> **Listed entries**:
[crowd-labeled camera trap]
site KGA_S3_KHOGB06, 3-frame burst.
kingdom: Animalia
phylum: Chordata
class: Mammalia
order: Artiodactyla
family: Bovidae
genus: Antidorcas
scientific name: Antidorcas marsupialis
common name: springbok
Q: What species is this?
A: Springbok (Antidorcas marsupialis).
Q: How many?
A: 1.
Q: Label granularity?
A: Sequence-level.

> **Task directions**: Every entry above must be reproduced exactly.

> **Result of the task**:
[crowd-labeled camera trap]
site KGA_S3_KHOGB06, 3-frame burst.
kingdom: Animalia
phylum: Chordata
class: Mammalia
order: Artiodactyla
family: Bovidae
genus: Antidorcas
scientific name: Antidorcas marsupialis
common name: springbok
Q: What species is this?
A: Springbok (Antidorcas marsupialis).
Q: How many?
A: 1.
Q: Label granularity?
A: Sequence-level.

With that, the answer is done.